Had they won the vote, on the other hand, they would have likely faced a profound pro-registry insurgency on the other side that would have energized the Liberals. Especially so if the killing shot had come from even one New Democrat, giving the Grits sole possession of pro-registry territory as they in turn ignited the move to bring the registry back.
Killing the registry would have put it in the same category as the long-form census as another piece of wanton destruction by the Harper forces.
For lack of any better explanation, wanton, ideologically driven destruction does seem to be what’s propelling Prime Minister Stephen Harper, and it seems to be getting worse as his political footing slips.
He probably could have won that vote with even a small dab of compromise. Had he admitted that there’s a gun control problem and made a convincing promise to address it by means other than the registry — as some anti-registry hunter/angler groups were proposing — he might have given those half-dozen anti-registry New Democrats the comfort zone they needed to vote it down.
But even the slightest deviation from the absolutist path seems impossible for Harper. With regard to any gun control problem, his imperious answer is that he’s building prisons to handle that.
If we’re looking for an uptick in this sinister brew, we do have a sort of moral victory for the NDP. The party did stick to its guns, so to speak, and has to be credited with carrying the day without enforcing the party line, and thus scoring one for democracy.
With regard to Peter Stoffer, the Sackville-Eastern Shore MP whose switched vote saved the registry, his agony at voting against his promises and being accused of being a flip-flopper should be assuaged by the understanding that he did the right thing, and in a deeper sense was more faithful to his principles than had he killed the registry.
If he finds himself in discomfort, he can no doubt imagine his mortification if he had killed the registry and become an inadvertent hero of the National Rifle Association in the U.S., which would have relished the propaganda value of this victory, and be seen as a dupe of the most extreme of the Harperites.
The way it’s rigged, there’s no reasonable place to stand on this thing.
Meanwhile, we have the Liberals. On paper, this is their victory. But let’s face it.

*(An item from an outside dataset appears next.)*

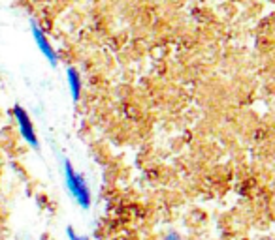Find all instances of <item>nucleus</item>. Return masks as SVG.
Masks as SVG:
<instances>
[{"label": "nucleus", "mask_w": 275, "mask_h": 240, "mask_svg": "<svg viewBox=\"0 0 275 240\" xmlns=\"http://www.w3.org/2000/svg\"><path fill=\"white\" fill-rule=\"evenodd\" d=\"M64 182L68 188L70 195L81 209L87 210L93 203V191L89 188V182L85 180L81 173H77L70 161H64Z\"/></svg>", "instance_id": "nucleus-1"}, {"label": "nucleus", "mask_w": 275, "mask_h": 240, "mask_svg": "<svg viewBox=\"0 0 275 240\" xmlns=\"http://www.w3.org/2000/svg\"><path fill=\"white\" fill-rule=\"evenodd\" d=\"M13 117H15V120H17L19 131H21L23 139H25L31 147H34V148L40 147V143H38V135H36V129H34V124H32L31 117H29V113H26L21 105H15V107H13Z\"/></svg>", "instance_id": "nucleus-2"}, {"label": "nucleus", "mask_w": 275, "mask_h": 240, "mask_svg": "<svg viewBox=\"0 0 275 240\" xmlns=\"http://www.w3.org/2000/svg\"><path fill=\"white\" fill-rule=\"evenodd\" d=\"M166 240H183L181 234L177 233V231H170L168 234H166Z\"/></svg>", "instance_id": "nucleus-6"}, {"label": "nucleus", "mask_w": 275, "mask_h": 240, "mask_svg": "<svg viewBox=\"0 0 275 240\" xmlns=\"http://www.w3.org/2000/svg\"><path fill=\"white\" fill-rule=\"evenodd\" d=\"M66 77H68V85H70V92H72V99L77 101V99L81 98V88H83V83H81V75L75 68H68L66 72Z\"/></svg>", "instance_id": "nucleus-4"}, {"label": "nucleus", "mask_w": 275, "mask_h": 240, "mask_svg": "<svg viewBox=\"0 0 275 240\" xmlns=\"http://www.w3.org/2000/svg\"><path fill=\"white\" fill-rule=\"evenodd\" d=\"M66 234H68L70 240H89L87 236H81V234H77L72 227H68V231H66Z\"/></svg>", "instance_id": "nucleus-5"}, {"label": "nucleus", "mask_w": 275, "mask_h": 240, "mask_svg": "<svg viewBox=\"0 0 275 240\" xmlns=\"http://www.w3.org/2000/svg\"><path fill=\"white\" fill-rule=\"evenodd\" d=\"M31 28H32V36H34V42H36L38 49L42 51V55L47 58V60L55 66L57 60H59V55H57V51L53 49V45H51V42L47 40V36H45V32L40 28V26L36 25V23H31Z\"/></svg>", "instance_id": "nucleus-3"}]
</instances>
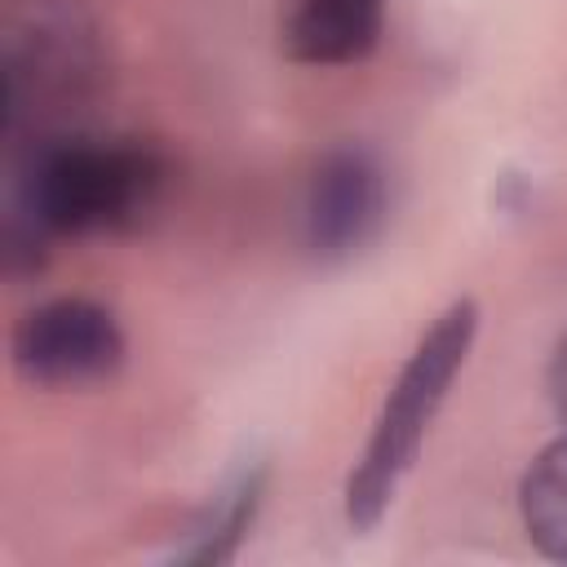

With a considerable majority of Canadians questioning the value of the registry, this is still a problem for the long run.
Are the Grits, then, going to be happy enough to let this slide — essentially endorsing the bungled creation of the registry by their forebears — and ensure that it returns as a thorny problem?
Or are they willing to address its shortcomings, on the presumption that they could well be coming to power next time?
On this, as on so many other things, what do the Liberals in fact stand for?